* FRAGMENTO DE TEXTO *
____________

Temporada de setas: meses de fiesta para la cocina micológica
Aunque las temperaturas están retrasando su llegada a los bosques, estamos en época alta de setas. Con las primeras brumas, los hongos hacen aparición
La estación otoñal es la de la recolección de setas. Los bosques empiezan a salpicarse de habitantes que conforman un paisaje mágico gracias a sus peculiares formas, tamaños, colores y sombreros. De entre el medio millón de especies que habita en nuestro planeta, unas cuantas familias de setas resultan particularmente apreciadas por su valor gastronómico.
A mediados de septiembre (este año seguro algo más tarde) los experimentados buscadores comienzan a localizar los primeros boletus, los funghi porcini de los italianos, una de las especies que goza de mejor reputación culinaria. Desde esa fecha y hasta fines de noviembre, van a la caza y captura del valioso hongo, de carne densa y melosa, con aroma y gusto que recuerda a la avellana tierna; el que llaman, según cada zona, cabezón, viriato, seta de calabaza, sureny (los catalanes), madeirudo (los gallegos) o miguel (en el norte de Castilla, ya que su recogida coincide con la fiesta de San Miguel, el 29 de septiembre). Si ha llovido un poco y la luna está en creciente, aumentará la calidad y cantidad de la cosecha anual de boletus.
El tipo edulis es el más cotizado de la familia de los boletus y crece en vaguadas húmedas, pero tiene otros parientes igualmente sabrosos (el pinophilus, el aestivalis o reticulado de verano, asociado a zonas de roble, y el aereus, que nace en los encinares y alcornocales extremeños). En los mercados y ferias de boletaires de Cataluña podemos encontrar hasta una treintena de tipos de hongos comestibles, deliciosos como la múrgola o colmenilla, que asoma en hayedos y choperas en tiempo de Cuaresma, o la trompeta de los muertos, especie que nos desorienta por su inquietante nombre, de carne delgada y frágil, delicada por su aroma y sorprendente por su textura cartilaginosa.
De todas las setas, la más emblemática para los catalanes es el rovell, rebollón o níscalo. Y el perrechico es la de los vascos. En tierras andaluces, no muy amigas de comer setas, en la onubense Sierra de Aracena se sitúa la mayor población ibérica de amanita caesarea, el incuestionable príncipe de los hongos según la literatura micológica. Se trata del kuleto, en euskera, y del ou de reig de los catalanes, la pieza más codiciada que comida cruda en ensalada, con vinagre de trufas, aceite de oliva virgen y un poco de sal, constituye un auténtico manjar.

____________

* TRABAJO POR HACER *
**1.** Traduce al inglés esta oración del texto sobre la temporada de setas: «La estación otoñal es la de la recolección de setas.»
**2.** Prosigue el texto sobre la temporada de setas a partir de su última oración.

* DATOS REGISTRADOS *
____________

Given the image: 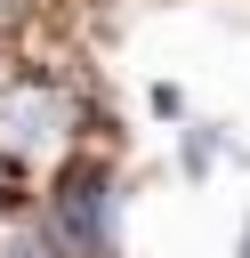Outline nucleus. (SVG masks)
<instances>
[{"mask_svg": "<svg viewBox=\"0 0 250 258\" xmlns=\"http://www.w3.org/2000/svg\"><path fill=\"white\" fill-rule=\"evenodd\" d=\"M40 226L56 234L65 258H113V250H121V194H113V169L89 161V153H65Z\"/></svg>", "mask_w": 250, "mask_h": 258, "instance_id": "2", "label": "nucleus"}, {"mask_svg": "<svg viewBox=\"0 0 250 258\" xmlns=\"http://www.w3.org/2000/svg\"><path fill=\"white\" fill-rule=\"evenodd\" d=\"M81 137V89L56 81V73H8L0 89V161L24 169V161H56L73 153Z\"/></svg>", "mask_w": 250, "mask_h": 258, "instance_id": "1", "label": "nucleus"}, {"mask_svg": "<svg viewBox=\"0 0 250 258\" xmlns=\"http://www.w3.org/2000/svg\"><path fill=\"white\" fill-rule=\"evenodd\" d=\"M0 258H65V250H56V234H48V226H32V234H16Z\"/></svg>", "mask_w": 250, "mask_h": 258, "instance_id": "3", "label": "nucleus"}]
</instances>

____________

* RESULTADOS OBTENIDOS *
**1.** The autumn season is the season for gathering mushrooms.

**2.**
Muchas de las setas comestibles se pueden deshidratar y almacenar para el invierno sin que se pierdan sus propiedades culinarias. El aroma del boletus no desaparece con la desecación; el rebozuelo y la trompeta de los muertos se conservan bien desecados o en vinagre, mejorando incluso esta última sus cualidades organolépticas.
El secretismo que caracteriza la búsqueda de los perrechicos (surgen en círculos y su localización es un ‘secreto’ que se transmiten entre generaciones familiares), la doctrina surgida alrededor de la amanita o la discreción de los rastreadores de boletus, se quedan en nada cuando se trata de buscar trufas. Hay gente en nuestro país que ha llegado a pagar miles de euros por alquilar un pedazo de monte cubierto de carrascas, en la estación natural de la trufa negra o de invierno, que va de diciembre a marzo. Todo vale para intentar desenterrar el hongo, ligado de manera invisible a las raíces del árbol, agazapado a veinte centímetros de profundidad.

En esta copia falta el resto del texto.